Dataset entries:

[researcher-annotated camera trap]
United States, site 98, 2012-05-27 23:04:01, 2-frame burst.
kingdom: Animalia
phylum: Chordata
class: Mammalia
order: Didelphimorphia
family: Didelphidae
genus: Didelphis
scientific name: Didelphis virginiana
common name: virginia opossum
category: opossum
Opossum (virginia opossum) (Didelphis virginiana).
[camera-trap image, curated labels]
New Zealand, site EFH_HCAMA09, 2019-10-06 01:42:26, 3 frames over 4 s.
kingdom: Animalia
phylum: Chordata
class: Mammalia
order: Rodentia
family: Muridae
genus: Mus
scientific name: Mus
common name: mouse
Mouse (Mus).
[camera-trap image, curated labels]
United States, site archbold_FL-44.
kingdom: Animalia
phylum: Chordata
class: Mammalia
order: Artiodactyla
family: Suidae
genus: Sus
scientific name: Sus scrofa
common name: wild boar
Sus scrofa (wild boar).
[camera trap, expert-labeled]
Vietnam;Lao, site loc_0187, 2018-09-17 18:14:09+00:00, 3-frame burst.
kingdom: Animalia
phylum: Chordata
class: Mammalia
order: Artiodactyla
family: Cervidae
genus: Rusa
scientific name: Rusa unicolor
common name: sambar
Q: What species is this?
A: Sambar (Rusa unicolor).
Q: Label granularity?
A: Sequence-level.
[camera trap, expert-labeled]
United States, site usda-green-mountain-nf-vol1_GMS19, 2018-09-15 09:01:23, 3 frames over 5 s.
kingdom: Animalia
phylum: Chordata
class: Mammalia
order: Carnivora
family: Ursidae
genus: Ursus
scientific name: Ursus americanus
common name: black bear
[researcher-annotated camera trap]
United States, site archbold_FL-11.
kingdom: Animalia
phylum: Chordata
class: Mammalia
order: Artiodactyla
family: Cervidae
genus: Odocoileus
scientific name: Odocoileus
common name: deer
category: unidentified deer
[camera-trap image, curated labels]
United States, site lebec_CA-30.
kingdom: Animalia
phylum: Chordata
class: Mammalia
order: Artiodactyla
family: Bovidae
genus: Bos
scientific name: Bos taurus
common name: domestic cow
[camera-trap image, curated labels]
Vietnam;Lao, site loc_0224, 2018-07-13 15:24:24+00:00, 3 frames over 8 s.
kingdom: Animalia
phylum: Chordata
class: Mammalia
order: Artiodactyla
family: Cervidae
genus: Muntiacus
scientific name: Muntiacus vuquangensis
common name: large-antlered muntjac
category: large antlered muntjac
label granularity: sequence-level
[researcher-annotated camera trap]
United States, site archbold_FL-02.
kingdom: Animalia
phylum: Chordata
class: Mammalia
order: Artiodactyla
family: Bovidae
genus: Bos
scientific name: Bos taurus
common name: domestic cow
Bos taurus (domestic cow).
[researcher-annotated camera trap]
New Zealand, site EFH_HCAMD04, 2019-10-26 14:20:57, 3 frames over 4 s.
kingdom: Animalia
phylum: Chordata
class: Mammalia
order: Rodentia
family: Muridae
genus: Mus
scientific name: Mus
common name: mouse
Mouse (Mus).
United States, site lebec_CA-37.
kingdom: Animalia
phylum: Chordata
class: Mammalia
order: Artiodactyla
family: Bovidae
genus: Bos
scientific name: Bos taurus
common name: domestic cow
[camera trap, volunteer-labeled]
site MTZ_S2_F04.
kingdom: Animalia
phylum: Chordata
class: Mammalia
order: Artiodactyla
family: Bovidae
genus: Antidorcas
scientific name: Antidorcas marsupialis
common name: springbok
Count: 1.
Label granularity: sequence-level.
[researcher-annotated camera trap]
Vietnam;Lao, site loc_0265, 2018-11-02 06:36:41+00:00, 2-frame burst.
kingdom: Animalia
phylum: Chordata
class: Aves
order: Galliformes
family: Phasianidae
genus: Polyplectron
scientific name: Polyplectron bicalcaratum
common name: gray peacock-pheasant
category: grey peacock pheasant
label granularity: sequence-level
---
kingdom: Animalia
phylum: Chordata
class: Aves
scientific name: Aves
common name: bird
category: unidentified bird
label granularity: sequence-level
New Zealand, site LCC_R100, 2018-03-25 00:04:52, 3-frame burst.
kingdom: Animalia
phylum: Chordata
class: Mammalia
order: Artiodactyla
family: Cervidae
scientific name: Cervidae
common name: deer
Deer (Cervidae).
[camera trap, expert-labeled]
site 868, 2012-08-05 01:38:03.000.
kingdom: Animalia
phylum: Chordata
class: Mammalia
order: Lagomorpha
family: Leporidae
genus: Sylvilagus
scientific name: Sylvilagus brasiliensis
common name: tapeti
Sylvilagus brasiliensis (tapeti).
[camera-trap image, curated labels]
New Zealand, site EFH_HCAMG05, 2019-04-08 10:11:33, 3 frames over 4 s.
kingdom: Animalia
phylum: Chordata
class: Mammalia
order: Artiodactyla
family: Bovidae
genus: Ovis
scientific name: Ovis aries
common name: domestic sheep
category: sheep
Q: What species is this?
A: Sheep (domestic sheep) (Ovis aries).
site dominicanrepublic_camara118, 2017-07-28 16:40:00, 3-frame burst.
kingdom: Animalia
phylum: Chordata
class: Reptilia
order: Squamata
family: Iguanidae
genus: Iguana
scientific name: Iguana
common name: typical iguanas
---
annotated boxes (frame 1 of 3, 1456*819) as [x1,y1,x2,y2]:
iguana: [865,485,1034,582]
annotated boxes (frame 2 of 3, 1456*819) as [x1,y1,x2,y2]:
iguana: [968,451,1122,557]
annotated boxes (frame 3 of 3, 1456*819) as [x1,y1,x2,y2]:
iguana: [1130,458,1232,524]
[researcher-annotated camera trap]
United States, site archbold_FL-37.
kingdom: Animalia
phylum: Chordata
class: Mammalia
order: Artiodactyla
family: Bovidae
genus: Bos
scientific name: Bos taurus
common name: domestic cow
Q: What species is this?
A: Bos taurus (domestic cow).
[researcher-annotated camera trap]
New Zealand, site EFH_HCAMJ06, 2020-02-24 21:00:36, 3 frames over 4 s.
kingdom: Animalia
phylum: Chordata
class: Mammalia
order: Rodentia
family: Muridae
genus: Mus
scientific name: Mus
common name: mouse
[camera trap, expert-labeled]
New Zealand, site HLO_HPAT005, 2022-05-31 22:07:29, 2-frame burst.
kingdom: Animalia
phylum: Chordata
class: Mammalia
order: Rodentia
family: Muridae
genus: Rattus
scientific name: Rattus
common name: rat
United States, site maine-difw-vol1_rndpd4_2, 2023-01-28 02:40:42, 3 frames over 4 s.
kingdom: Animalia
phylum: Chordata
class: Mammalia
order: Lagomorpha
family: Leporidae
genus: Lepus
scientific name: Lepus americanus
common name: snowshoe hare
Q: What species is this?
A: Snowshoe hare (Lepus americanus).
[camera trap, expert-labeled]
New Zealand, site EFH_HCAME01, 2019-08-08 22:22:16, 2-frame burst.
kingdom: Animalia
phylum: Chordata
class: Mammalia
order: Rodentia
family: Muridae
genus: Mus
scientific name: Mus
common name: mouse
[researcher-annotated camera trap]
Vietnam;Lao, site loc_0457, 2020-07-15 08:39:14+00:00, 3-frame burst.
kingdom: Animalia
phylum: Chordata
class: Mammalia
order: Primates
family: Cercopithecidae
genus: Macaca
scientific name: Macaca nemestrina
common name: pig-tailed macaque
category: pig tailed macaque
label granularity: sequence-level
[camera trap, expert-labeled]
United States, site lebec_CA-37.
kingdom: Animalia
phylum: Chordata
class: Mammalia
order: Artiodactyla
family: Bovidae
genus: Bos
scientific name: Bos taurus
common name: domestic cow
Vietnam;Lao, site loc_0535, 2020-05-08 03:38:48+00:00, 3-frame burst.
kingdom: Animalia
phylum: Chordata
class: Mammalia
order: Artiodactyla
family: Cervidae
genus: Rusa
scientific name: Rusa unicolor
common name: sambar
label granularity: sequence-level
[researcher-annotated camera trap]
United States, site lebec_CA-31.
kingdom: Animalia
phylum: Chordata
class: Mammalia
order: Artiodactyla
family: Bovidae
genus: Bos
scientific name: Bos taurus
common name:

### What you should do
Count how many lines of the data include the word "United". Your reply should be that number alone.

### Reply to the task
11